The new studies indicate that a more important contribution to disease may be the ability to stop T-cell production altogether. Using a new diagnostic tool, the research team determined the rates of production of two types of T cells -- CD4 and CD8 -- that are major players in the immune system and prime targets of HIV. "We found that the virus had an impact on both the rate of T-cell production and the rate of their destruction," Hellerstein said. "But it was the body's ability to produce new cells that was most important in determining T-cell counts." Study participants included both men and women, and all were patients in the General Clinical Research Center at San Francisco General Hospital Medical Center. They represented three groups: HIV-negative and healthy; HIV-positive who had not undergone anti-HIV drug treatment; and HIV-positive who had completed a 12-week course of effective treatment with the potent antiretroviral drugs known as protease inhibitors after previously being untreated.
Major findings include:
Because the labelling was carried out in living people, the results serve as the first direct clinical evidence of cell production in the human bloodstream. In the past, cell generation could not be directly measured in clinical studies because techniques involved radioactive or toxic chemicals unsuitable for human consumption.
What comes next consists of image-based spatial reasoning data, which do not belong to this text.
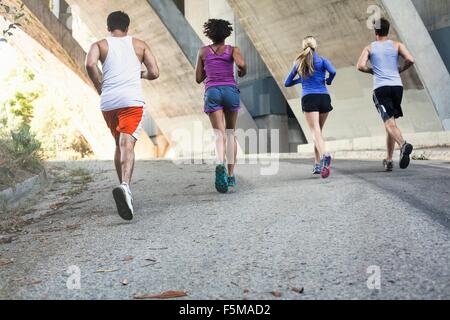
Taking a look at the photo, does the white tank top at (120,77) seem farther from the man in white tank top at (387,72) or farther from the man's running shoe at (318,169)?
the man in white tank top at (387,72)

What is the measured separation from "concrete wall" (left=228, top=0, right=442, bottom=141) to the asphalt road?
373 inches

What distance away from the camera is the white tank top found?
16.1ft

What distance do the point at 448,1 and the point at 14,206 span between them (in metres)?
14.1

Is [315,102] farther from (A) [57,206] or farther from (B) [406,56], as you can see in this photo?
(A) [57,206]

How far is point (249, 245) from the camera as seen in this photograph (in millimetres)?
3523

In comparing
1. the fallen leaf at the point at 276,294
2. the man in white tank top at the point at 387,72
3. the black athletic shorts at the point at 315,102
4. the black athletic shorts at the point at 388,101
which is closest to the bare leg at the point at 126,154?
the fallen leaf at the point at 276,294

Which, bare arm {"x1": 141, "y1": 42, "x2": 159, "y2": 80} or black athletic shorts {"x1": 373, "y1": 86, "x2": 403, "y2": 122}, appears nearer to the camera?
bare arm {"x1": 141, "y1": 42, "x2": 159, "y2": 80}

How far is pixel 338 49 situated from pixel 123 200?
13.4 m

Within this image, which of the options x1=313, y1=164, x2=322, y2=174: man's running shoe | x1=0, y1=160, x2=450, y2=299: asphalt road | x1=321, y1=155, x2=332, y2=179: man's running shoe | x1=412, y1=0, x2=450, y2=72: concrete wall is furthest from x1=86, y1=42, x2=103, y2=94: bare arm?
x1=412, y1=0, x2=450, y2=72: concrete wall

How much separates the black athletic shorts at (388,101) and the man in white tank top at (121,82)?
3852 mm

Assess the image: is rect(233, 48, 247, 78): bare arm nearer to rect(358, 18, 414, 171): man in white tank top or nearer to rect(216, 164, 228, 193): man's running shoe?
rect(216, 164, 228, 193): man's running shoe

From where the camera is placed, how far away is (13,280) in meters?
3.07
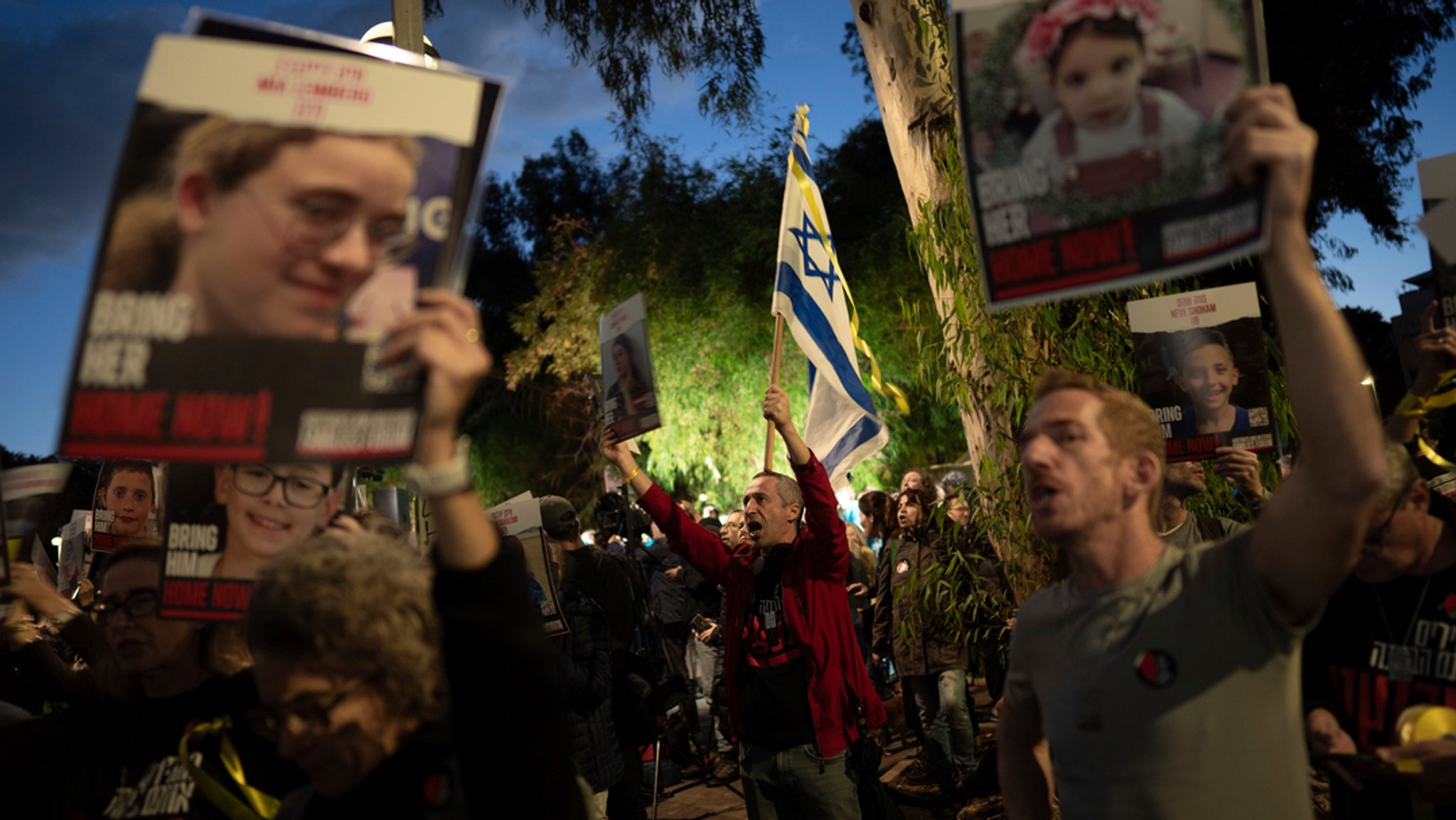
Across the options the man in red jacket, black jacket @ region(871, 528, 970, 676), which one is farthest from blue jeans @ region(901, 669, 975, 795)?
the man in red jacket

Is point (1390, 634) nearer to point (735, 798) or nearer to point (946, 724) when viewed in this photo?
point (946, 724)

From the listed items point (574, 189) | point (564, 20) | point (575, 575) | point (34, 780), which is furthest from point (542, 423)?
point (34, 780)

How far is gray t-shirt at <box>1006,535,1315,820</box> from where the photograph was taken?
2.09m

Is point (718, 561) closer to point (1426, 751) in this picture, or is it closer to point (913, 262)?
point (1426, 751)

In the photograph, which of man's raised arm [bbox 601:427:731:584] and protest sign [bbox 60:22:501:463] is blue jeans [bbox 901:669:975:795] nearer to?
man's raised arm [bbox 601:427:731:584]

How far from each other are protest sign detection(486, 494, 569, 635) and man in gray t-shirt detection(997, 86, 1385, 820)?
306 centimetres

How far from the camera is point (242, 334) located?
1.89 m

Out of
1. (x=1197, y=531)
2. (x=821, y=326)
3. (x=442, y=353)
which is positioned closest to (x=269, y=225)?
(x=442, y=353)

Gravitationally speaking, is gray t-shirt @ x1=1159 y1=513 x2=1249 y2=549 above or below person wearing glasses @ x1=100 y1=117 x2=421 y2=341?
below

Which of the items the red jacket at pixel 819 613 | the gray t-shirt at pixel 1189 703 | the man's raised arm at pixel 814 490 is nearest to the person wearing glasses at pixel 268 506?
the gray t-shirt at pixel 1189 703

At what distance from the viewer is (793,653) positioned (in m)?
4.79

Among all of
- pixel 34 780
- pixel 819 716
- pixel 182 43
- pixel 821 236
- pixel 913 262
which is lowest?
pixel 819 716

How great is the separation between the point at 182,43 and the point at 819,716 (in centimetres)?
372

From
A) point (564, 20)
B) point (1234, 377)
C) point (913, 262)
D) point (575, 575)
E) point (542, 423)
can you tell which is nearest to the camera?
point (1234, 377)
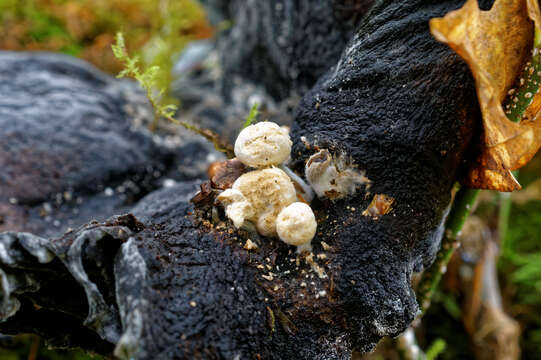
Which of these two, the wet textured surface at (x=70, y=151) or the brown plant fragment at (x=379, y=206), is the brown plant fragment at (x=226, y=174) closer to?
the brown plant fragment at (x=379, y=206)

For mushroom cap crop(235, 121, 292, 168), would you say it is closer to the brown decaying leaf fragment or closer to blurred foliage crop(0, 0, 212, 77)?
the brown decaying leaf fragment

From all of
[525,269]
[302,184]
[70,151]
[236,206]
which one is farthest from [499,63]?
[525,269]

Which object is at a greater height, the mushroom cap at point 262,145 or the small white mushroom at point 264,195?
the mushroom cap at point 262,145

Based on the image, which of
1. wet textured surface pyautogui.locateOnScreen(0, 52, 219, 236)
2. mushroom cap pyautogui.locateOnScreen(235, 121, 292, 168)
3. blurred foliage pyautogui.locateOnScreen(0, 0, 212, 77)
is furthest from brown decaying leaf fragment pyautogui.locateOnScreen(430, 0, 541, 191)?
blurred foliage pyautogui.locateOnScreen(0, 0, 212, 77)

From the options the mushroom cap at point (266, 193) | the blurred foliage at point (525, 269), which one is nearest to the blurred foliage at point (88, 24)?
the mushroom cap at point (266, 193)

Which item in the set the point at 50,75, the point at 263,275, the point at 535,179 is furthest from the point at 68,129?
the point at 535,179

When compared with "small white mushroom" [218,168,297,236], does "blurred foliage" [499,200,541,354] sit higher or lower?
lower

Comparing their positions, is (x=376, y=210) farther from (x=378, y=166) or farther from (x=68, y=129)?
(x=68, y=129)

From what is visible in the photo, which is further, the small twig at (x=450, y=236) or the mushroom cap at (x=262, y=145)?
the small twig at (x=450, y=236)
Based on the study findings and previous work, McCune said it appears that HIV may disrupt T-cell production in two key ways. First, virus infection may short-circuit the division of memory T cells, whose function is to ward off foreign invaders that the body encountered in earlier years. Without a continuous supply of these cells, the immune system doesn't remember that it can successfully fight off previous enemies and a person becomes susceptible to a variety of infections. Second, virus infection may prevent the production of new T cells from the bone marrow and the thymus, the major organs of T-cell production. In either case, the immune system would collapse and the HIV-infected patient would become immunodeficient, McCune explained.
"It remains unclear whether all HIV-infected patients will be able to increase T-cell production and restore their immune systems after treatment," he said. "For those who cannot, additional therapies may be required."
The California study could prove important in developing new therapies to combat AIDS by jump-starting new T-cell production, researchers said. "These results have important implications on new approaches to therapy aimed at augmenting T-cell production rather than simply blocking T-cell destruction," Dr. Warner Greene, director of the Gladstone Institute of Virology and Immunology at the University of California-San Francisco, said in a news release. "They promise to reshape our view of T-cell dynamics in HIV infection."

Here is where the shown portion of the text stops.